Por: Saúl Alfonso Herrera Vengoechea*
Estudios globales demuestran que el concepto de juventud se ha ampliado progresivamente, pasando de ser un periodo casi inexistente hasta llegar a ocupar una franja importe en la vida de las personas. Por ello, la conceptualización y parea de estudio sobre el tema ha experimentado un desarrollo notable desde lo analítico como desde la perspectiva de desplegar determinadas políticas públicas con acciones encaminadas al fomento, desarrollo, protección y promoción de las diversas condiciones sociales en las cuales se insertan la juventud.

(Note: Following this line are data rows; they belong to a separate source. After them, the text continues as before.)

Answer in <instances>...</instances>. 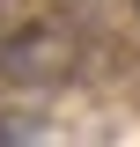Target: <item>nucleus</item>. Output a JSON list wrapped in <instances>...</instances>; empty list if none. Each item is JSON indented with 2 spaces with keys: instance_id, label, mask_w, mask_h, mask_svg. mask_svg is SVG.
<instances>
[{
  "instance_id": "1",
  "label": "nucleus",
  "mask_w": 140,
  "mask_h": 147,
  "mask_svg": "<svg viewBox=\"0 0 140 147\" xmlns=\"http://www.w3.org/2000/svg\"><path fill=\"white\" fill-rule=\"evenodd\" d=\"M133 7H140V0H133Z\"/></svg>"
}]
</instances>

En el contexto de una sociedad globalizada, las acciones que deben desarrollarse en pro de la juventud deben promover instrucción, formación, movilidad, inserción profesional y social, así como al desarrollo de la ciudadanía activa de la juventud, perspectiva desde la cual los servicios sociales dirigidos a la juventud deberían concebirse contenidos dentro de una red amplia y general que abarquen todos y cada uno de los elementos que influyen sobre la juventud en su conjunto.
El momento social, político, económico y cultural en el que la juventud actual se encuentra, está marcado por el denominado proceso de la globalización, que no solo amplía los espacios de acción de las personas y los procesos sociales hacia lo internacional, sino que modifica las realidades y contextos dentro de los entornos sociales más cercanos.
Implica todo lo cual llevar a la juventud a enfrentarse a un conjunto de desafíos que les ocasiona el reto de alcanzar la plena integración jóvenes / trabajo social / bienestar / autonomía, y por tanto debe tener una especial repercusión en las políticas que se lleven a cabo por los distintos organismos públicos de modo que garanticen una protección social igualitaria.
En tal sentido y frente a los retos de la nueva sociedad, las políticas tienden a centrarse fundamentalmente en promocionar la participación y el compromiso social dentro de la juventud, al tiempo que se corresponde con los procesos de aprendizaje, socialización e integración socio laboral. En definitiva, hay que avanzar hacia un equilibrio de políticas que garantice una adecuada atención a la diversidad de jóvenes.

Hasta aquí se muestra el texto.